*DATASET CONTENT*
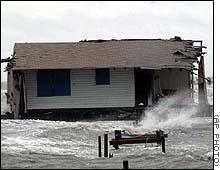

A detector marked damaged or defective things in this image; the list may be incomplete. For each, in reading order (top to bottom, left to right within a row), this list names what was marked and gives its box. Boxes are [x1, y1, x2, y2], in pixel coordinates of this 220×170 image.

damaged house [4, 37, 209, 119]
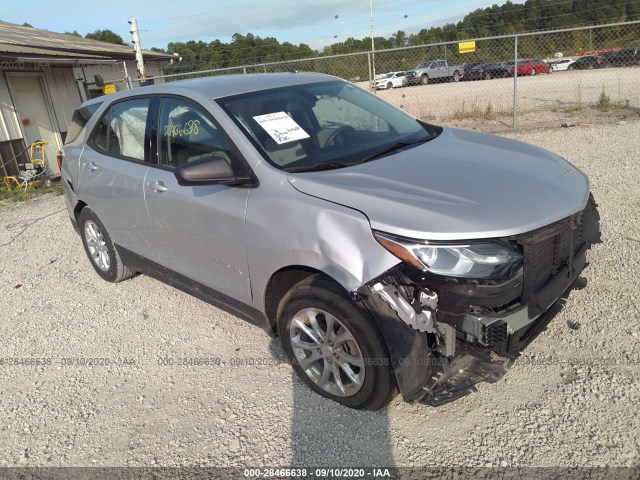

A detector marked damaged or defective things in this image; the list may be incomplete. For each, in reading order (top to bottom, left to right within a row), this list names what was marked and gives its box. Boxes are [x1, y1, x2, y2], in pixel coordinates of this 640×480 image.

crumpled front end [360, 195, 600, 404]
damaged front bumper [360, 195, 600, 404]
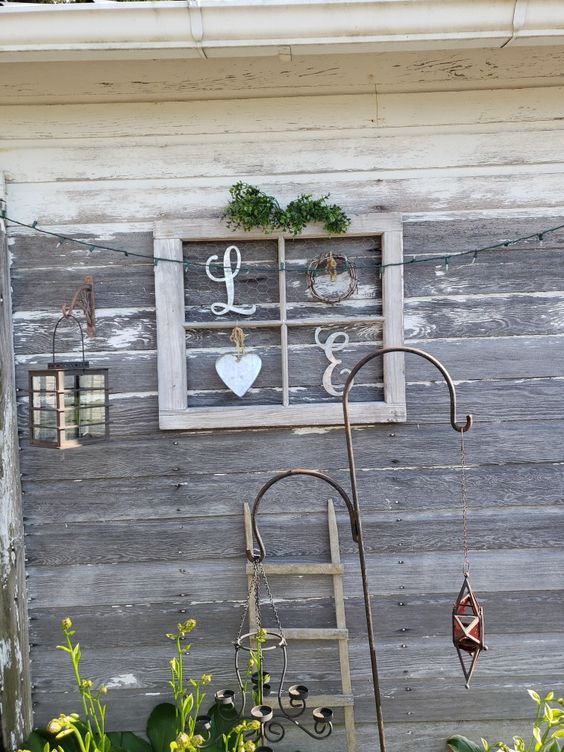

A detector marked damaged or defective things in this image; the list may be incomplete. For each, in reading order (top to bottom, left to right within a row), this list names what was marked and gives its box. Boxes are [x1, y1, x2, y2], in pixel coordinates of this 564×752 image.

---

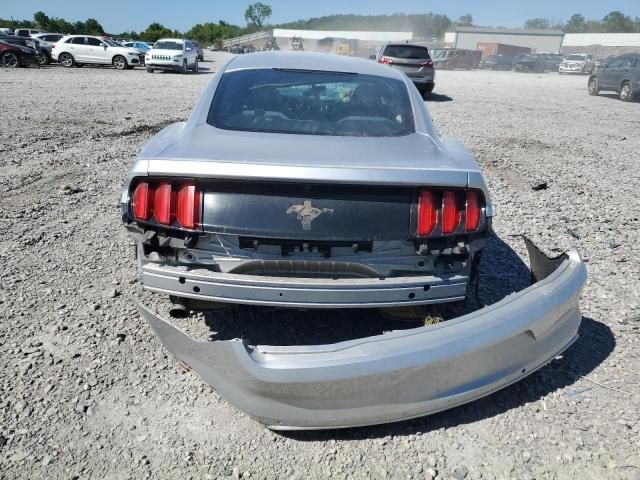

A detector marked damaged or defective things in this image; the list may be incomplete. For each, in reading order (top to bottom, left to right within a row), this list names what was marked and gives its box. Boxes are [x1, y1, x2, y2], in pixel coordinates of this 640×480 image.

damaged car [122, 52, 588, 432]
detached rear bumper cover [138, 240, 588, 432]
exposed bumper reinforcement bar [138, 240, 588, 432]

* * *

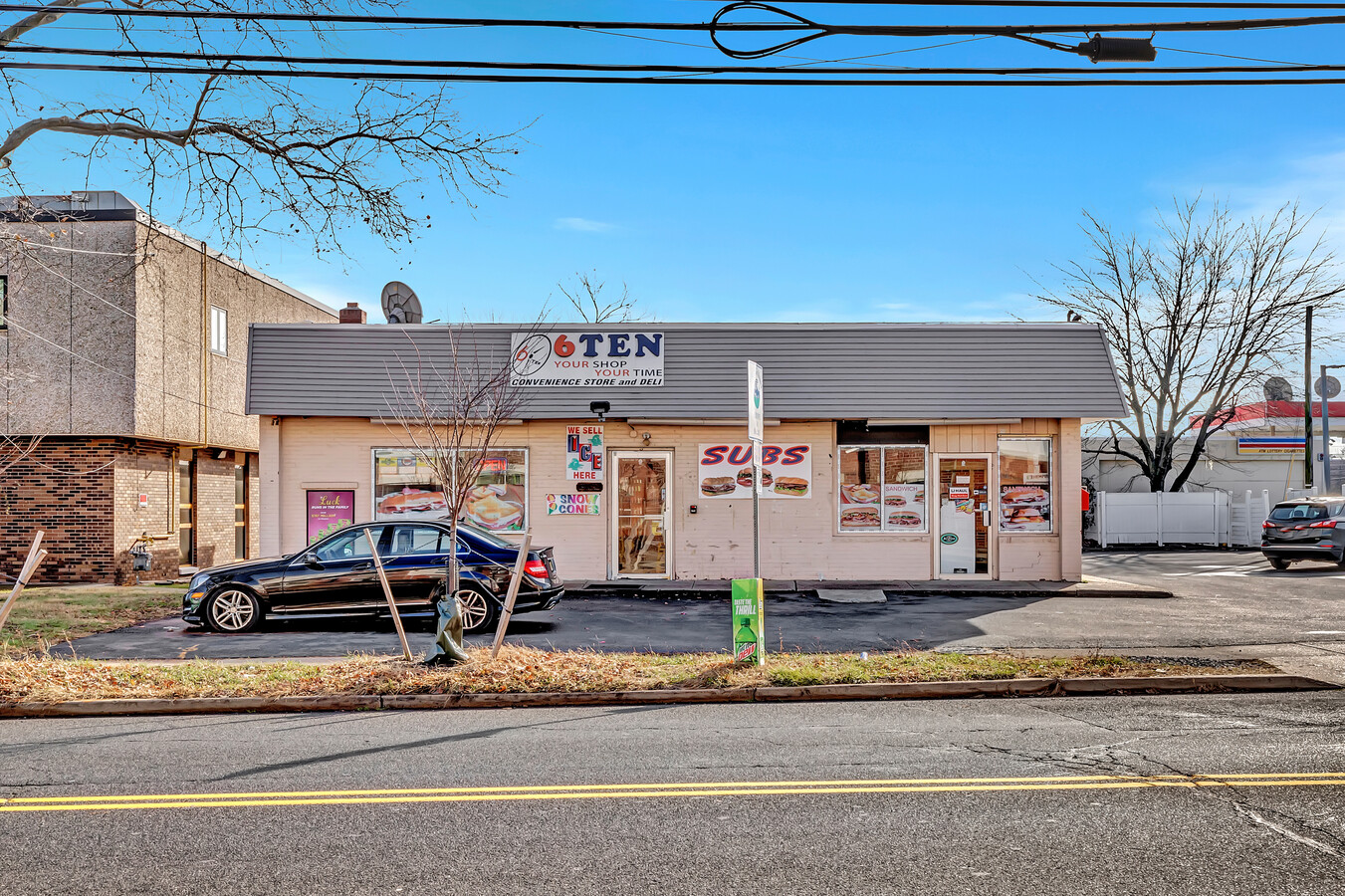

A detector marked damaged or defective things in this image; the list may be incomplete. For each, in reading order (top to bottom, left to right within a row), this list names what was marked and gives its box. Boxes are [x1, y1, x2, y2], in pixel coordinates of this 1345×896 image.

*EXERCISE AIM*
Lay out the records from the line containing "this 220×170 image." through the line containing "damaged house [4, 37, 209, 119]" as a numbered list, leaving out blank lines.

*THE REPLY*
1. A detector marked damaged or defective things in this image; the list may be incomplete. For each, in reading order (top to bottom, left to right within a row), this list names what was marked and gives its box. Boxes are [x1, y1, x2, y2], in pixel coordinates of this 220×170 image.
2. damaged house [4, 37, 209, 119]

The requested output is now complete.